=== Zitierter Text ===
▽

Der Richter legte am Dienstag aber auch neue Anschuldigungen vor. Er las aus einem Bericht vor, der auf Geheimdienstinformationen basieren soll und in dem von »Kurierdiensten in Syrien und dem Irak« die Rede ist. Es blieb zunächst unklar, für wen und wann Demirci die angeblichen Kurierdienste geleistet haben soll. Gemeint seien offenbar Kurierdienste für eine Terrororganisation, sagte Anwalt Keles Öztürk der dpa in einer Pause. Demirci wies das zurück.
Bisher hatte die Staatsanwaltschaft ihre Anklage vor allem darauf gestützt, dass Demirci ab 2013 Beerdigungen von Mitgliedern der MLKP besucht hatte, die in Nordsyrien an der Seite der kurdischen Miliz YPG gegen die Terrormiliz IS gekämpft haben. Demirci selbst bestreitet das nicht. 2013 sei er da zufällig hineingeraten. Später sei er bei Kollegen von Etha mitgegangen. Die Veranstaltungen seien von der Polizei erlaubt gewesen. Sein Anwalt wies darauf hin, dass Demirci damit keine Straftat begangen habe.

△

=== Gezeigtes Material ===
▽

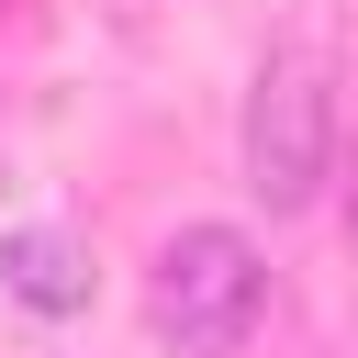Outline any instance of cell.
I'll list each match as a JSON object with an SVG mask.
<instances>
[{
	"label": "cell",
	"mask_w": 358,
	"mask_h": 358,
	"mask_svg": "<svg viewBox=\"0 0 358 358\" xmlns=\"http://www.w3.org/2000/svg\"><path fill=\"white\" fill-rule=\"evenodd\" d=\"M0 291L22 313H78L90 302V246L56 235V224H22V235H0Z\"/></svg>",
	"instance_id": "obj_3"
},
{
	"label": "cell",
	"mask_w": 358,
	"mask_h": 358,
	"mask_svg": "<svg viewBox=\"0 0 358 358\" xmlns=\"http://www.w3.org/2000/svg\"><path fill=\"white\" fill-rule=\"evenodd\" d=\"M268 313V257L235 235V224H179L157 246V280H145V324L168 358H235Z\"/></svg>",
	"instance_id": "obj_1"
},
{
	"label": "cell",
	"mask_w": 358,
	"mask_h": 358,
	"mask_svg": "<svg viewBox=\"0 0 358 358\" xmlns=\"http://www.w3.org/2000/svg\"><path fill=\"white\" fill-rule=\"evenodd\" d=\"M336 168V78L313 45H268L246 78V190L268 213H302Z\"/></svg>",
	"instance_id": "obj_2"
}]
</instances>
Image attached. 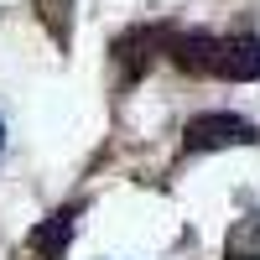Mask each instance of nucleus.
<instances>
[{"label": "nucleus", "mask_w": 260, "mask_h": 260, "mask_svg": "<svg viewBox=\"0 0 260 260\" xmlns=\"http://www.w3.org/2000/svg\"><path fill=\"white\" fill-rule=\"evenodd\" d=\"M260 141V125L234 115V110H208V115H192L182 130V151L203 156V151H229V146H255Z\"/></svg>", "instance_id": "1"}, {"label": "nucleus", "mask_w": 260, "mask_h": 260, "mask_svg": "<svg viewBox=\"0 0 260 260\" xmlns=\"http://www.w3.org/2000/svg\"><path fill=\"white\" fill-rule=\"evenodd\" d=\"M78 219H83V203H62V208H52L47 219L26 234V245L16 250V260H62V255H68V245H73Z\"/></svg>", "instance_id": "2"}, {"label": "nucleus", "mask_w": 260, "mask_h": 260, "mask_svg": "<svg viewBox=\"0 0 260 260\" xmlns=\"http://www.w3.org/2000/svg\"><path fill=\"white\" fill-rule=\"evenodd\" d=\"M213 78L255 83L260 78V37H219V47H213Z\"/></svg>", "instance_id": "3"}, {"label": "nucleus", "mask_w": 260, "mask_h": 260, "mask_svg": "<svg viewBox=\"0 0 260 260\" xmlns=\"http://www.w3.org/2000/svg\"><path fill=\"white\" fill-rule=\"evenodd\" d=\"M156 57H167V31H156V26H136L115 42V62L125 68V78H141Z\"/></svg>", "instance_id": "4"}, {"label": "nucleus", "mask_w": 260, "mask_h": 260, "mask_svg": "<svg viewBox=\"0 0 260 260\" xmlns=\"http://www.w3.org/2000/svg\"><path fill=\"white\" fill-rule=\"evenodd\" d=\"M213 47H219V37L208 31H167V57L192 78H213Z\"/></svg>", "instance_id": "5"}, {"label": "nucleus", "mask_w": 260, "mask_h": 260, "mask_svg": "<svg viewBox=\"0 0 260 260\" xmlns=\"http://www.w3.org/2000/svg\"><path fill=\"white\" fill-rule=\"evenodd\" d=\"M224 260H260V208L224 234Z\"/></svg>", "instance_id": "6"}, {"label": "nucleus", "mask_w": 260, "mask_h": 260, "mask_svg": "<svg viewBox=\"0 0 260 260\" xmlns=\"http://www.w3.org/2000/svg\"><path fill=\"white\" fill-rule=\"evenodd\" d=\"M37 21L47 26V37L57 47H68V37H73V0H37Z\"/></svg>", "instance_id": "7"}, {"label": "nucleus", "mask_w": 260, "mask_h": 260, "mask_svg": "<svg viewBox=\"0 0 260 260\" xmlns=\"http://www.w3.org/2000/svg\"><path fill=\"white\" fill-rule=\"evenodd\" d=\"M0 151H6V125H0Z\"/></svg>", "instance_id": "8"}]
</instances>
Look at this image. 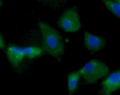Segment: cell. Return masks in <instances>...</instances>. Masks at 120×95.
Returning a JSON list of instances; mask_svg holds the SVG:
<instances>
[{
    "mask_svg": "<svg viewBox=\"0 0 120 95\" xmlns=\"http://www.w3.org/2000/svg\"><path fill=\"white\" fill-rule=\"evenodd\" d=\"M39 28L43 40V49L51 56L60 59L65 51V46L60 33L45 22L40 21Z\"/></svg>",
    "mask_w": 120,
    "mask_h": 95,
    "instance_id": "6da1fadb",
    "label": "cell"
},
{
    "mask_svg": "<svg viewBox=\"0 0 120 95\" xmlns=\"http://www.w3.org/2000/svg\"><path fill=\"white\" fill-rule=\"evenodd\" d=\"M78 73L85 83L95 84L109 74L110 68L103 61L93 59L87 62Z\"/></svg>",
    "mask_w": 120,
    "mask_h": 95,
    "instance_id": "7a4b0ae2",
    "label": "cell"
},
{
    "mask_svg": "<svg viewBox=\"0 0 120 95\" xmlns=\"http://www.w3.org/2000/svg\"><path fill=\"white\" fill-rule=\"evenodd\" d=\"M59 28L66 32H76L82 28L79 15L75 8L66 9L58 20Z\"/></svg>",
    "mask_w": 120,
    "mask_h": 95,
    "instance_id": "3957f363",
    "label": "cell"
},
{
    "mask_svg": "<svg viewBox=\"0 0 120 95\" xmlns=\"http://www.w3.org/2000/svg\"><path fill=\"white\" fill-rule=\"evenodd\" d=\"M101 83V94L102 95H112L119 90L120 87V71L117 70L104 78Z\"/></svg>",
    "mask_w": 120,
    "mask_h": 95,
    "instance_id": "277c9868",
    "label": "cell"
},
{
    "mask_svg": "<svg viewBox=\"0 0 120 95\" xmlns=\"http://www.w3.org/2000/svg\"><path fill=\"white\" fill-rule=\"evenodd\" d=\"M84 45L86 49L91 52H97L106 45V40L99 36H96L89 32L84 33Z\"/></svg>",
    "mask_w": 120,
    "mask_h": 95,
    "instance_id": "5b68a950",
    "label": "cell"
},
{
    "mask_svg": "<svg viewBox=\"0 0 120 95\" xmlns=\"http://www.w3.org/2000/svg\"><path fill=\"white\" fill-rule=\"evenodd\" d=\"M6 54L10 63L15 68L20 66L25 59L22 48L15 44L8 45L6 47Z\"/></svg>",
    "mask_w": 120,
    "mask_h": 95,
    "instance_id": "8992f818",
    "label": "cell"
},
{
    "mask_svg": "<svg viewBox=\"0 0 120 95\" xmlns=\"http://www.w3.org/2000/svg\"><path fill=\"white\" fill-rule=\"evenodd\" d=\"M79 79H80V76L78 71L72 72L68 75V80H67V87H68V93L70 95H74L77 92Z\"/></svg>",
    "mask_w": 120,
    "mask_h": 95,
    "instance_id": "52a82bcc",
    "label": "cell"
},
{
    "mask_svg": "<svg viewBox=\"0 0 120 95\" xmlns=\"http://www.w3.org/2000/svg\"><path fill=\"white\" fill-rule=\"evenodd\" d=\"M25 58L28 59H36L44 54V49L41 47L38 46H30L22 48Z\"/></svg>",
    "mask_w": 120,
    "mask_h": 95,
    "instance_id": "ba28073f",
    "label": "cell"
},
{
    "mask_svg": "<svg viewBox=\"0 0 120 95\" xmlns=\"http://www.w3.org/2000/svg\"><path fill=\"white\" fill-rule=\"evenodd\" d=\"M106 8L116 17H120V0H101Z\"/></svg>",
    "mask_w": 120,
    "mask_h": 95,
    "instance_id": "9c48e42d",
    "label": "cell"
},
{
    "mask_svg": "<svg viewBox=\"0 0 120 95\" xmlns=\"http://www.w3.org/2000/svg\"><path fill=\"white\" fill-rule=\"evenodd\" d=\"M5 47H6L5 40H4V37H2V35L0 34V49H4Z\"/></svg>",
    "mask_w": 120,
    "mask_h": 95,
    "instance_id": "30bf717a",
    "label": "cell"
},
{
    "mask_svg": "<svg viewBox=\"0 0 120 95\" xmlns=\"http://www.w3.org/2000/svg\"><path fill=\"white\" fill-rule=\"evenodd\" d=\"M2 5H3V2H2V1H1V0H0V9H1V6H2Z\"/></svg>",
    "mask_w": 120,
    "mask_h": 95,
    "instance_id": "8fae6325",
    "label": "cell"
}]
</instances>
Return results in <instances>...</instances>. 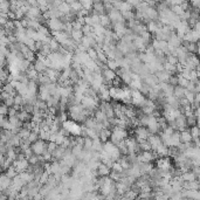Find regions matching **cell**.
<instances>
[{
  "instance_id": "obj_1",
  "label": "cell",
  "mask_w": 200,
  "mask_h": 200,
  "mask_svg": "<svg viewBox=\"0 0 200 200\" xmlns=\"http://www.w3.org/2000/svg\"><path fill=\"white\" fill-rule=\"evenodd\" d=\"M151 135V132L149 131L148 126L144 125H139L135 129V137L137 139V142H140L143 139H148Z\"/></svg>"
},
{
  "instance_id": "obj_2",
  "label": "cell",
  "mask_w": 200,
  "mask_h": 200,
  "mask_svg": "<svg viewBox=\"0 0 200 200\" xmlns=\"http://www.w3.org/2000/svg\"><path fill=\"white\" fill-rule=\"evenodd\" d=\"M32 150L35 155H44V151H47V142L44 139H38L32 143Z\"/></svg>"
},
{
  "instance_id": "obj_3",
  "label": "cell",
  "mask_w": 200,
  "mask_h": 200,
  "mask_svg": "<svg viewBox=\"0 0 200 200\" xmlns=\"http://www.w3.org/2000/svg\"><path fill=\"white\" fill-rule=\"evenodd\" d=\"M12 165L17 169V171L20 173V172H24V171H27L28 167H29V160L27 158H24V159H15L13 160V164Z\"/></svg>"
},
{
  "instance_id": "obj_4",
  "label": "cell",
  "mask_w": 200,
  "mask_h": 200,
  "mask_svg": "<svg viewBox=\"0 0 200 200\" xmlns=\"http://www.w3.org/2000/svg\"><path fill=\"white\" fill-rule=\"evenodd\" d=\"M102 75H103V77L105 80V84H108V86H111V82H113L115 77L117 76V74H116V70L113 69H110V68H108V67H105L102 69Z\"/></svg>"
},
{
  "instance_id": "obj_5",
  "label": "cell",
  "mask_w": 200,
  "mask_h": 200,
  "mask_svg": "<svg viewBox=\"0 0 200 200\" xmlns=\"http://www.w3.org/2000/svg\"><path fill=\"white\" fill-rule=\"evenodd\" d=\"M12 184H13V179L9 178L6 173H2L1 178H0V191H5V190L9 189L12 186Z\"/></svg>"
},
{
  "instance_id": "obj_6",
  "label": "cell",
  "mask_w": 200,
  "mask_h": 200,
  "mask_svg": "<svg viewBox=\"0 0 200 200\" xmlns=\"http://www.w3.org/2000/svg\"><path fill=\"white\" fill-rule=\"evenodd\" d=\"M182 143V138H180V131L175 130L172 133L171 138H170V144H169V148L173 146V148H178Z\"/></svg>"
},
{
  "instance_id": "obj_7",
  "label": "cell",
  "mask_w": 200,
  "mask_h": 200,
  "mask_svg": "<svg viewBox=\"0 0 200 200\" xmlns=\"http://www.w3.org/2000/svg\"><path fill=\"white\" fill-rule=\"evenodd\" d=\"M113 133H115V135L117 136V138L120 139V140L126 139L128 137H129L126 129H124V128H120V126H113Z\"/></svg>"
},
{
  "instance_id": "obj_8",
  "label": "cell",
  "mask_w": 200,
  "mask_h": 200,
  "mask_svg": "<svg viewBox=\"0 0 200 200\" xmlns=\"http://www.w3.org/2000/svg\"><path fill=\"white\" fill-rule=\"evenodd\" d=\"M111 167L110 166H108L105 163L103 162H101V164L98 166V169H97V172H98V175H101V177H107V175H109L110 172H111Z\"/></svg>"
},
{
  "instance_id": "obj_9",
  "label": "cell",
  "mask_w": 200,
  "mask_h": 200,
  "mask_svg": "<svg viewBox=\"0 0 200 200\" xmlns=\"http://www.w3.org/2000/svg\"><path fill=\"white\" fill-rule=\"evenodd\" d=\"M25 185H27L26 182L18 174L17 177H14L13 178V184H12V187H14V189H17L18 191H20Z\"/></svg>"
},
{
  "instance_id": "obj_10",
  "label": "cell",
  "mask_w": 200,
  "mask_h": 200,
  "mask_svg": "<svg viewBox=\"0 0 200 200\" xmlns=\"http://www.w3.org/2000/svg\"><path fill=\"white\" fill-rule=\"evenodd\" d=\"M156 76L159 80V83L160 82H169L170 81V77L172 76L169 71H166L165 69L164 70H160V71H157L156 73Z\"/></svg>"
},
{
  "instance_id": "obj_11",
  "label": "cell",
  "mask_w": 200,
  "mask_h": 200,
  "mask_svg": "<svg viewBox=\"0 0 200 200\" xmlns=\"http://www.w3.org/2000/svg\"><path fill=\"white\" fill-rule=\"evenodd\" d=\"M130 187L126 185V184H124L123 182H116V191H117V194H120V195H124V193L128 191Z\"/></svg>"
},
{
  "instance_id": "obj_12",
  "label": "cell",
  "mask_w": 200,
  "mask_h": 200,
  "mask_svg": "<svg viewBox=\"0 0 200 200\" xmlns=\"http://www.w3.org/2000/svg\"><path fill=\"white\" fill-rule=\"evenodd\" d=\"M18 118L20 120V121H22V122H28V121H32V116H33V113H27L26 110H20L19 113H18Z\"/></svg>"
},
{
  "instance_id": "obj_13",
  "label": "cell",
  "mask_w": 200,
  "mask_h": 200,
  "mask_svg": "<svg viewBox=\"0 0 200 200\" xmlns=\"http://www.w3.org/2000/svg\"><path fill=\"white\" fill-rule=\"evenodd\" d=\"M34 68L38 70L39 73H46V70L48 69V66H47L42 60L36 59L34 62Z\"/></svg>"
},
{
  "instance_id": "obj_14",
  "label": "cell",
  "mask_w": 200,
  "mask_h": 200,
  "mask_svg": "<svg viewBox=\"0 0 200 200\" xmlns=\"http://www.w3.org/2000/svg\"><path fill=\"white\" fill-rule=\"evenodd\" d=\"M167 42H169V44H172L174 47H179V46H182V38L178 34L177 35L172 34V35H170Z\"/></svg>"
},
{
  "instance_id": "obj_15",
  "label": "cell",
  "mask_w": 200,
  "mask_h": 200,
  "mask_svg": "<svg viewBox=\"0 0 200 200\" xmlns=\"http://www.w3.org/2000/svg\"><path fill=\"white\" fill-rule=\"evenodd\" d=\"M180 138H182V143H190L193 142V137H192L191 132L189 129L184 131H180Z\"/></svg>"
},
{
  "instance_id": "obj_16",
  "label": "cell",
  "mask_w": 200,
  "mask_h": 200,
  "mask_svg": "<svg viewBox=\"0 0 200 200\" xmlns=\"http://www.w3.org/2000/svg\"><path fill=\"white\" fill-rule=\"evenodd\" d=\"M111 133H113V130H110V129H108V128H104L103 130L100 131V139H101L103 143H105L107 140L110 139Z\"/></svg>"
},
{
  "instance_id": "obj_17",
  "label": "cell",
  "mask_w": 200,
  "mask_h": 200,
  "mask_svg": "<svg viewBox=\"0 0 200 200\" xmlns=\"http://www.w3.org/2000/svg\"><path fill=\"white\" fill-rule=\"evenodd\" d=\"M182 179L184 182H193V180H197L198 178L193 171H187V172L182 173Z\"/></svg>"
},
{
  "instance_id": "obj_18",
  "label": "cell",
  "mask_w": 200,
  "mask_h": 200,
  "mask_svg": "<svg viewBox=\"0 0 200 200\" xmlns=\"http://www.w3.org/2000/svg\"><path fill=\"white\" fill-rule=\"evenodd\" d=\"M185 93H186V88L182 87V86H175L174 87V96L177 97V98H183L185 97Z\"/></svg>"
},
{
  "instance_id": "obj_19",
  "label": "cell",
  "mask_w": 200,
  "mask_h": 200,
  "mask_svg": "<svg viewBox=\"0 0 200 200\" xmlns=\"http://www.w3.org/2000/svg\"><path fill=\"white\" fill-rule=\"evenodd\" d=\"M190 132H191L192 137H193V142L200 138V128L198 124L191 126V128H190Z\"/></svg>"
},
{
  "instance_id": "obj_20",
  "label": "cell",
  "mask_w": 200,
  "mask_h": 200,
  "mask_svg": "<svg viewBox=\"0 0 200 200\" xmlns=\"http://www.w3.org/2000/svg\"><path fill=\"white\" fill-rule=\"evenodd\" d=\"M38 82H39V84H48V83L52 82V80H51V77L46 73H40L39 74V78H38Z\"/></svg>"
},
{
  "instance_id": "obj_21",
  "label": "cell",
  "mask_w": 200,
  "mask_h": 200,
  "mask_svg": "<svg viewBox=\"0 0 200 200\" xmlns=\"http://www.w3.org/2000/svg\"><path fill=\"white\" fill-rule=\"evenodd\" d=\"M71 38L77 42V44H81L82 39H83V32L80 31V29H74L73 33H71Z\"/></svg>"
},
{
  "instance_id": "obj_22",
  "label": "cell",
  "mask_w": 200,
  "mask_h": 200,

△

=== Die Aufgabe ===
Schreib den Text über das Verfahren gegen Demirci von „Bisher hatte die“ bis einschließlich „Straftat begangen habe.“ noch einmal ab und ändere dabei „Beerdigungen“ in „Trauerfeiern“.

=== Die Antwort ===
Bisher hatte die Staatsanwaltschaft ihre Anklage vor allem darauf gestützt, dass Demirci ab 2013 Trauerfeiern von Mitgliedern der MLKP besucht hatte, die in Nordsyrien an der Seite der kurdischen Miliz YPG gegen die Terrormiliz IS gekämpft haben. Demirci selbst bestreitet das nicht. 2013 sei er da zufällig hineingeraten. Später sei er bei Kollegen von Etha mitgegangen. Die Veranstaltungen seien von der Polizei erlaubt gewesen. Sein Anwalt wies darauf hin, dass Demirci damit keine Straftat begangen habe.